The fight can only have lasted for a few moments before the feeble grip on my throat was released and the body on top of mine hauled clear. My head flopped backwards onto the hard stone floor of the plaza as the face of the policeman swam into view before my misted-up eyes. From beside me came a sound of convulsive sobbing.
‘That’s enough,’ the four-captive warrior said, as I got to my feet, rubbing my bruised neck. He turned to Handy. ‘You obviously know this man.’
The big commoner was looking at his son. Then he passed the backs of his hands over his eyes and shook his head sharply. ‘I do, Cuixtli,’ he admitted. He turned to me. ‘I thought you’d gone back to Lily’s house. Where did you go? What happened? And did you see Flower Gatherer?’

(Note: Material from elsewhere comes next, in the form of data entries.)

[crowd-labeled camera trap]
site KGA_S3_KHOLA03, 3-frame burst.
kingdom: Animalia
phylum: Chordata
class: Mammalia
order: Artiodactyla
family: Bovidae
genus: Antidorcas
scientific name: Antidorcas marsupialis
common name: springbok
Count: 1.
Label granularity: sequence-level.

A muttering in the crowd told me that I had an attentive audience for whatever I was going to say next. There was silence then, broken only by a faint snuffling from Spotted Eagle.
At least the policeman now had a name. ‘Cuixtli’ meant Kite; a good choice, if his eyes were as sharp and all-seeing as they ought to be.

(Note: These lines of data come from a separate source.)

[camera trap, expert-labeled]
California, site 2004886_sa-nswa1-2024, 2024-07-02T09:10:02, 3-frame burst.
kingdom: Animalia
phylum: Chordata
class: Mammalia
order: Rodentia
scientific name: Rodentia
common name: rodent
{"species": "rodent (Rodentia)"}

‘Flower Gatherer’s missing, then,’ I said in a low voice.
‘No,’ said Kite heavily. ‘We just like to play this guessing game with strangers. We ask you where someone is for no reason at all. Then if we don’t care for your answer we put you in a cage and prod you with spears until you come up with one we like. Of course he’s missing! Would Handy have asked you if he wasn’t?’

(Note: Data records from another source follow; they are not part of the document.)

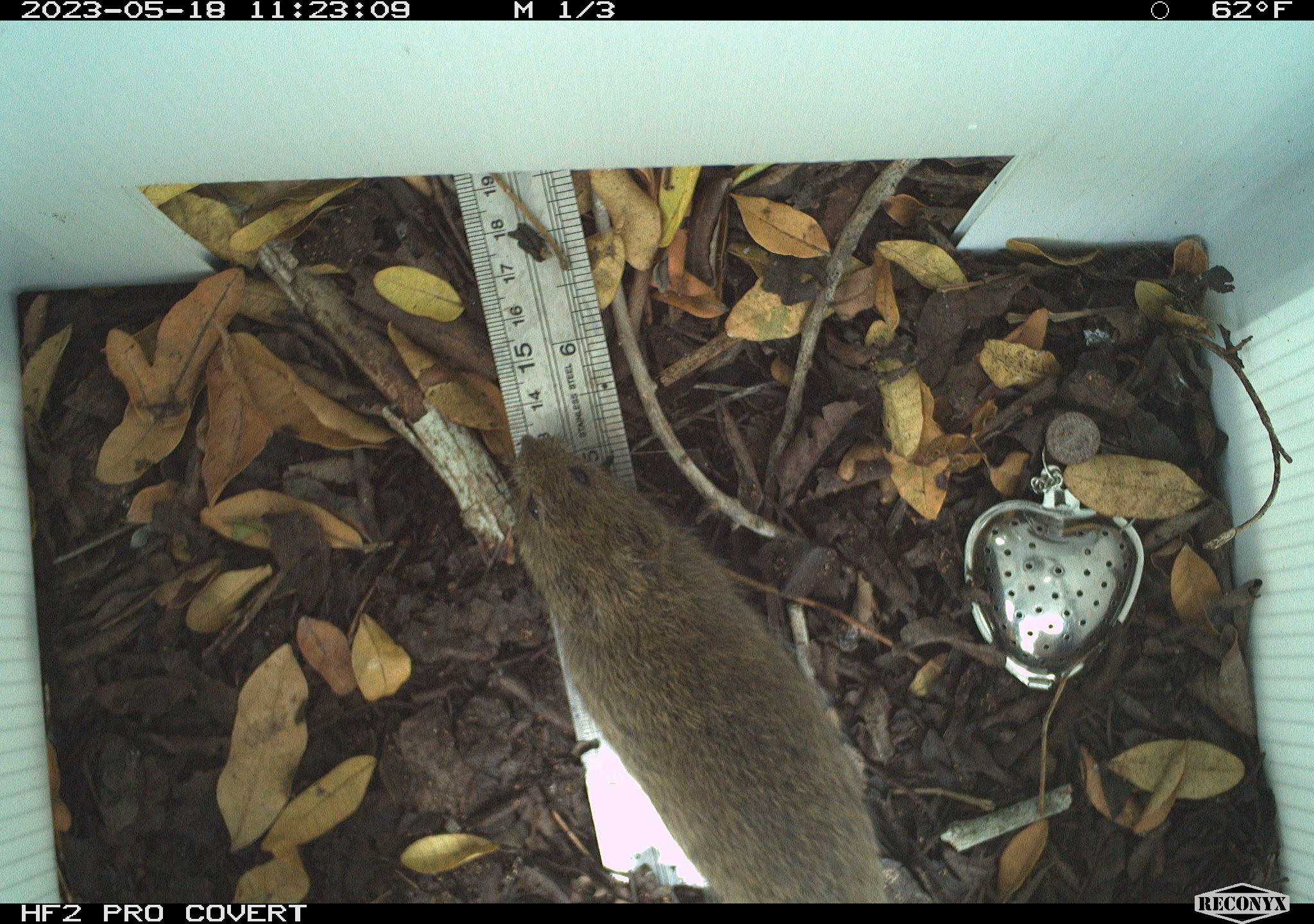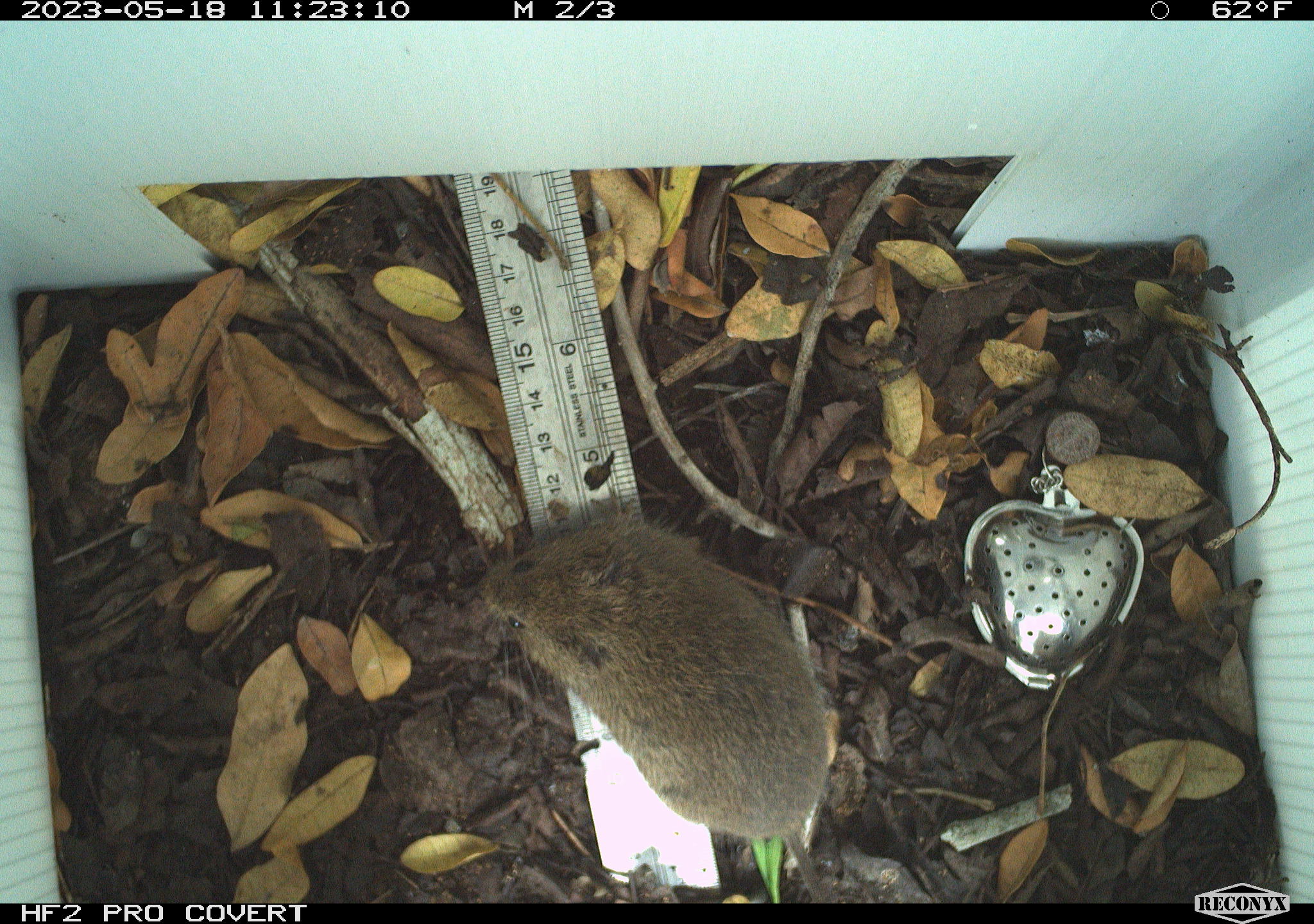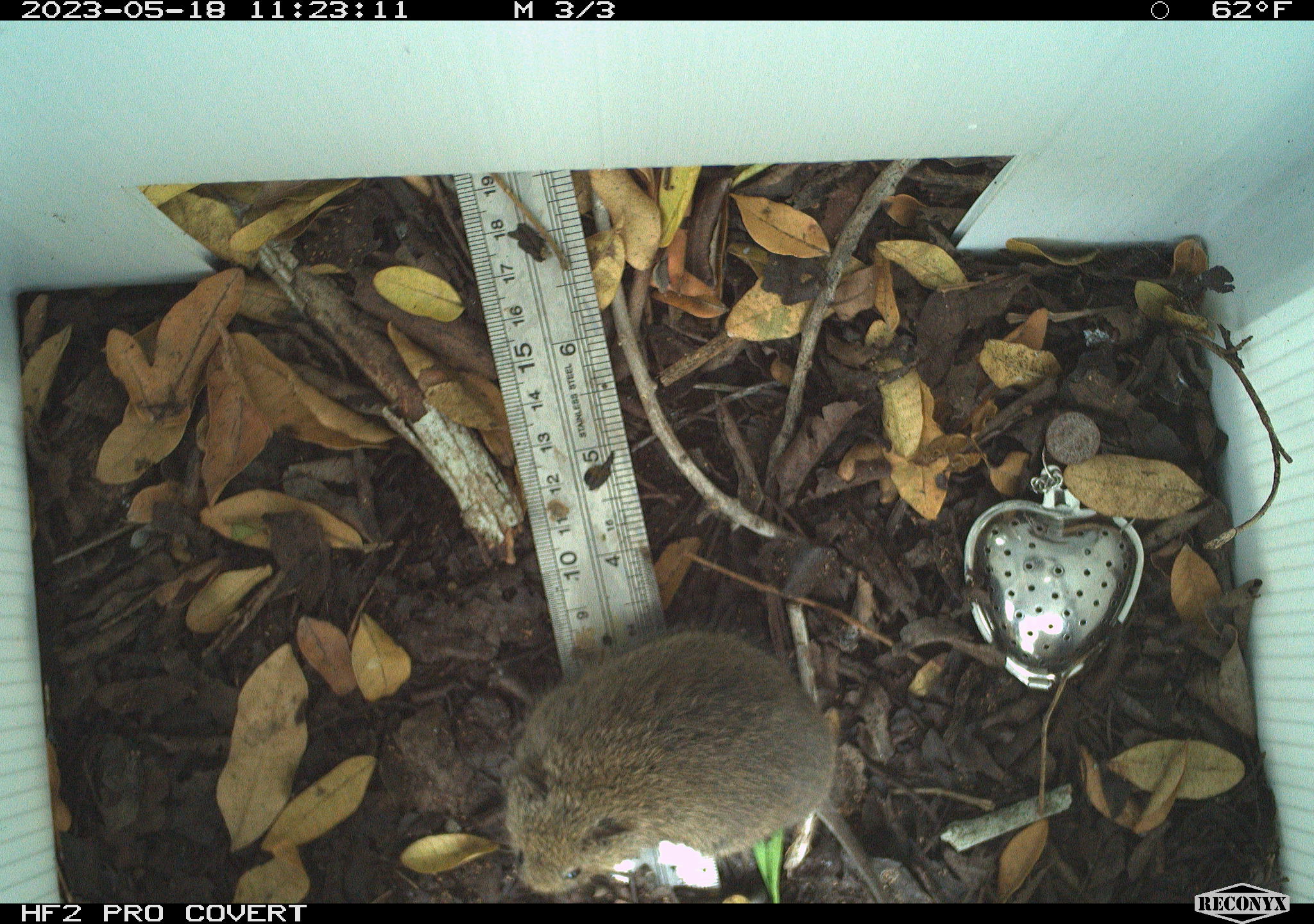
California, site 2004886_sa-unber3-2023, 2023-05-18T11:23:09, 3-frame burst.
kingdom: Animalia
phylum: Chordata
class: Mammalia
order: Rodentia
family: Cricetidae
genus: Microtus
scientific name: Microtus californicus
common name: california vole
California vole (Microtus californicus).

I felt wearier than ever; too much so to match wits with this large, powerful man in the middle of his own parish, when he was surrounded by friends and loyal followers. I mumbled an account of my night’s adventures, aware all the time of all the eyes upon me, glittering with barely suppressed hostility. Each of them felt as though he himself had been attacked and was eager to retaliate. They might easily turn their anger on the only stranger in their midst.
I wondered what would happen if they believed that I had brought the trouble upon them. The thought made me hesitate, faltering at the point in my story where I was cowering in the maize bin.
Someone took the opportunity to interrupt me with a question. I recognised the voice as that of the old man I had spoken to on the way to the marketplace. ‘You said this monster was following you. Where from?’
‘It must have been from here, unless it picked up the trail earlier. The midwives though they saw something strange following Star’s funeral procession. It could have followed me all the way from Handy’s house.’